Here's the lowdown on the Stuart although that uses a slide valve. Can't see why they're described as 'not forgiving' though...

http://www.stationroadsteam.co.uk/Stuart/steam pump.htm


----------



## gbritnell (May 10, 2011)

Paul,
When I first go into building model engines all I made was steam and steam related items. I built a setup with several Stuart engines, one of their pumps, a hand pump, boiler, supply tank and dynamo. It makes a nice operating display. As for the 'not forgiving' part I don't know exactly what that refers to but I can tell you this, they are a pain to use. First of all you can't or don't need to run them continually so between cycles they cool down. As soon as you reapply steam to them it condenses so you need to open the drain cocks to let the water out. With this design once they are free of water and working they cycle oddly. By that I mean the piston will run at 2 different speeds, fast when it's returning and slowly when it's pumping. When you're trying to fill a boiler you open up the steam valve and the pump will try to force water into the boiler and the pump will move very slowly so the first thing that you do is open the steam valve a little to speed it up. This works fine but on the return stroke it comes back so fast (because there is no load) that it will cavitate (lose prime). So now it has no water in the pump to push into the boiler so it speeds in both directions (goes into wild oscillations). To correct this you close down the steam valve a little and it will draw in some water and then start the whole cycle all over again. 
 The cure for this is to build a duplex pump where the load is always constant.
gbritnell


----------



## SignalFailure (May 10, 2011)

Thanks for that info. The uneven load had crossed my mind before I started on the other project (another simplex pump).



> The cure for this is to build a duplex pump where the load is always constant.



 :big: Hehe, got to start somewhere though!

Paul


----------



## Steam4ian (May 13, 2011)

G'day Paul

Thanks for advice, very useful.

Regarding the uneven strokes with a single acting pump. A solution would be double porting, that is separate inlet and exhaust ports at each end. By reducing the exhaust port diameter at the top end the speed of the returm stroke could be inpeeded.

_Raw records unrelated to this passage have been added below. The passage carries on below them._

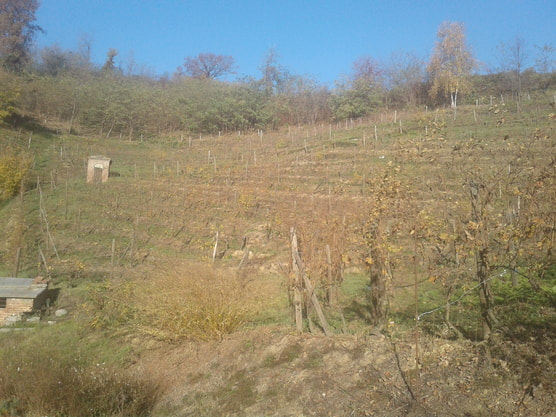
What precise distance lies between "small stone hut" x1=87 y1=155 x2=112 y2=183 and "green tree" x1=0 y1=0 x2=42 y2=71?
95.8 ft

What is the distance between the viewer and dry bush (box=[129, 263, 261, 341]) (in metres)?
6.19

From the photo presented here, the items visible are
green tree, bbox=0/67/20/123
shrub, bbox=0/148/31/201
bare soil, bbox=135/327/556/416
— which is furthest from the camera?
green tree, bbox=0/67/20/123

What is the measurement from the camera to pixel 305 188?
18656mm

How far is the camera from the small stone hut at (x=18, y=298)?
876 cm

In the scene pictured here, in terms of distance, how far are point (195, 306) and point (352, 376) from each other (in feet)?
8.99

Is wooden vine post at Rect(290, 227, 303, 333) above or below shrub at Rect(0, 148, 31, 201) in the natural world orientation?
below

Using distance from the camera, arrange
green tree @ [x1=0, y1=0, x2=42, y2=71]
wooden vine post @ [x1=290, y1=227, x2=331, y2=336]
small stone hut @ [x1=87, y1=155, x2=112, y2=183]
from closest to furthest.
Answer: wooden vine post @ [x1=290, y1=227, x2=331, y2=336] → small stone hut @ [x1=87, y1=155, x2=112, y2=183] → green tree @ [x1=0, y1=0, x2=42, y2=71]

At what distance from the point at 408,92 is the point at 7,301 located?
40990mm

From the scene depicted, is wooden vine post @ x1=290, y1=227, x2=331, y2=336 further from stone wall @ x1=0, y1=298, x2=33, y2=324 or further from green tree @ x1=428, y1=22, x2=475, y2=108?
green tree @ x1=428, y1=22, x2=475, y2=108

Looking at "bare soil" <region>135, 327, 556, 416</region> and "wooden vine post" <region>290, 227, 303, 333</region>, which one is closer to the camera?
"bare soil" <region>135, 327, 556, 416</region>

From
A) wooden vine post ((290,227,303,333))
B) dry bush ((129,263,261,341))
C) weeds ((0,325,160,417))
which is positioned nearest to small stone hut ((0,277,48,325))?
dry bush ((129,263,261,341))

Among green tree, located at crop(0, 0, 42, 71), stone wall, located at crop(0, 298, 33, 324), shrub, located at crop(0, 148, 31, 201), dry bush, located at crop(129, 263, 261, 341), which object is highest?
green tree, located at crop(0, 0, 42, 71)

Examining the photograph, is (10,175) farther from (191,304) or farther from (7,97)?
(191,304)

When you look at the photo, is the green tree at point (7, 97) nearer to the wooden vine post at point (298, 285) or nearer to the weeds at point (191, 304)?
the weeds at point (191, 304)
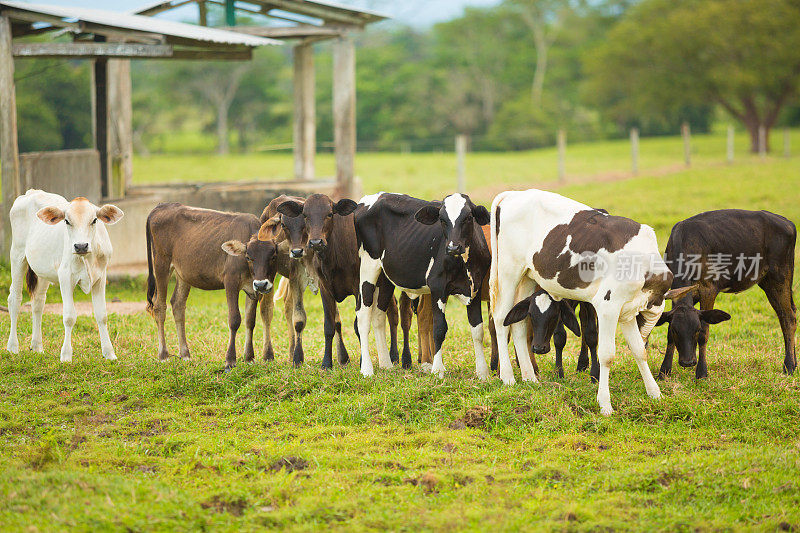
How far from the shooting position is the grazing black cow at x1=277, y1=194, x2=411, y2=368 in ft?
28.2

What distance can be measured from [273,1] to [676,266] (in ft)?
32.8

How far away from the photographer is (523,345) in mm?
8391

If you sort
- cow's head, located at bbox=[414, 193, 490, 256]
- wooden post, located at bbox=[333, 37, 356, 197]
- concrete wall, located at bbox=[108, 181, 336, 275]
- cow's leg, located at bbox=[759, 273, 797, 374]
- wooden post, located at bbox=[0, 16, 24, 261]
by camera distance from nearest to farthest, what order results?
cow's head, located at bbox=[414, 193, 490, 256], cow's leg, located at bbox=[759, 273, 797, 374], wooden post, located at bbox=[0, 16, 24, 261], concrete wall, located at bbox=[108, 181, 336, 275], wooden post, located at bbox=[333, 37, 356, 197]

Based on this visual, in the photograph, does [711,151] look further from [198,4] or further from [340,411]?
[340,411]

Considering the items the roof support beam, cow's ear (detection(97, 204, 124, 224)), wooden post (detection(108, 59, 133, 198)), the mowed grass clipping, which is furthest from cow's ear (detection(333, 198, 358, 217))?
wooden post (detection(108, 59, 133, 198))

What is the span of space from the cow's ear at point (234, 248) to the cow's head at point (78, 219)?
1437mm

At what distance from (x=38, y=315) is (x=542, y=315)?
5.59 m

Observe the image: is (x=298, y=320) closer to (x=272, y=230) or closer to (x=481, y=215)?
(x=272, y=230)

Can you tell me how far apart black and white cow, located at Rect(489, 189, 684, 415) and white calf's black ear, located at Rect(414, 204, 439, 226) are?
22.6 inches

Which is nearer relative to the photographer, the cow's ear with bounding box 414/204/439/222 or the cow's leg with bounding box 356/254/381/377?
the cow's ear with bounding box 414/204/439/222

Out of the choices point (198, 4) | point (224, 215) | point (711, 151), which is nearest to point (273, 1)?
point (198, 4)

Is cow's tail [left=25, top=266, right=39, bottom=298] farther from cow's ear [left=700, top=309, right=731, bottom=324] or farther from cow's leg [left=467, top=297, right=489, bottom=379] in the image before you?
cow's ear [left=700, top=309, right=731, bottom=324]

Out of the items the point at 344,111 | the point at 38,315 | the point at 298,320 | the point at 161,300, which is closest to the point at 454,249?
the point at 298,320

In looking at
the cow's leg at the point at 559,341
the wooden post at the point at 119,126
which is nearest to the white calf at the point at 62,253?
the cow's leg at the point at 559,341
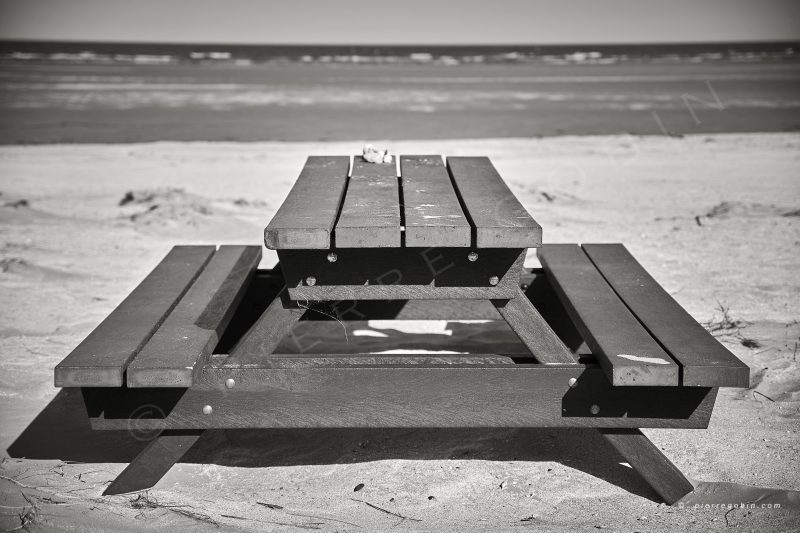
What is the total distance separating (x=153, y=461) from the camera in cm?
279

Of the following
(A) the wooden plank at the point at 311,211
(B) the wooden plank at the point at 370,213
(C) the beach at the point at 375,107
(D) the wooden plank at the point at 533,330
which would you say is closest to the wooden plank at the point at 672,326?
(D) the wooden plank at the point at 533,330

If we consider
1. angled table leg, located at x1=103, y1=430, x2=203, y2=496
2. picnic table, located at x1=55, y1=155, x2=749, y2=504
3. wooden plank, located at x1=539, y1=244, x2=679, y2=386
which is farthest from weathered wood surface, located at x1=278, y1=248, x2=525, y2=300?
angled table leg, located at x1=103, y1=430, x2=203, y2=496

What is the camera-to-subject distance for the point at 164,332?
2822 millimetres

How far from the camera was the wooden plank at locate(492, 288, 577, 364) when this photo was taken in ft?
8.97

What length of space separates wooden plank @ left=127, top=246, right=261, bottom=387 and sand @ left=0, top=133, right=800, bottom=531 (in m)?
0.54

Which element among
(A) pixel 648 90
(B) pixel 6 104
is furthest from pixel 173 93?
(A) pixel 648 90

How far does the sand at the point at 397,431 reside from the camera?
2.69 meters

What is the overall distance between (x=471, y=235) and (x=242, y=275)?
1.34 metres

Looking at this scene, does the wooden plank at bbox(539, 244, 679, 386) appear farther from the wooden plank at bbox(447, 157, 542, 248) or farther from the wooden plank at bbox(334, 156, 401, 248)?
the wooden plank at bbox(334, 156, 401, 248)

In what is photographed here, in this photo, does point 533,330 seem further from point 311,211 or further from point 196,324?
point 196,324

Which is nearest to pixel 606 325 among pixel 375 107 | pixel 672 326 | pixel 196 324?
pixel 672 326

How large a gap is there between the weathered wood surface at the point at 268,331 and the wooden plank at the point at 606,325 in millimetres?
1081

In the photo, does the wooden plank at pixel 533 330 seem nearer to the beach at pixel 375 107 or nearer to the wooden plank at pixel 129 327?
the wooden plank at pixel 129 327

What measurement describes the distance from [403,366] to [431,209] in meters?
0.58
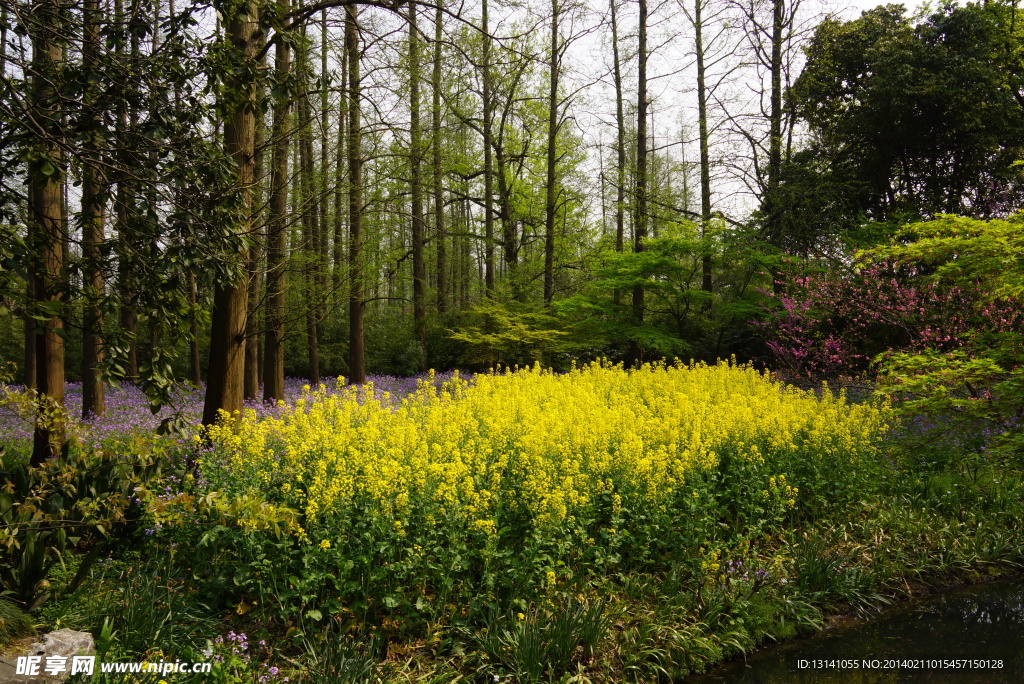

I have seen a similar design with a latching mechanism on the valve spindle and springs against the stops. The piston has to travel to the full stroke before the spindle is released with spring pressure driving it over. This method makes the pumps self starting.

Regards
Ian


----------



## gbritnell (May 14, 2011)

Hi Paul,
Here's a short video of a scratch built duplex pump that I built many years ago. The drawings were presented in one of the home machinist's magazines, live steam etc. This type of pump maintains constant output pressure so it can be regulated down quite slowly and still work properly.
gbritnell
[ame]http://youtu.be/r9FxfK_ZikE[/ame]


----------



## SignalFailure (May 14, 2011)

:bow: Excellent... if only I had the time, equipment and expertise! :big:


----------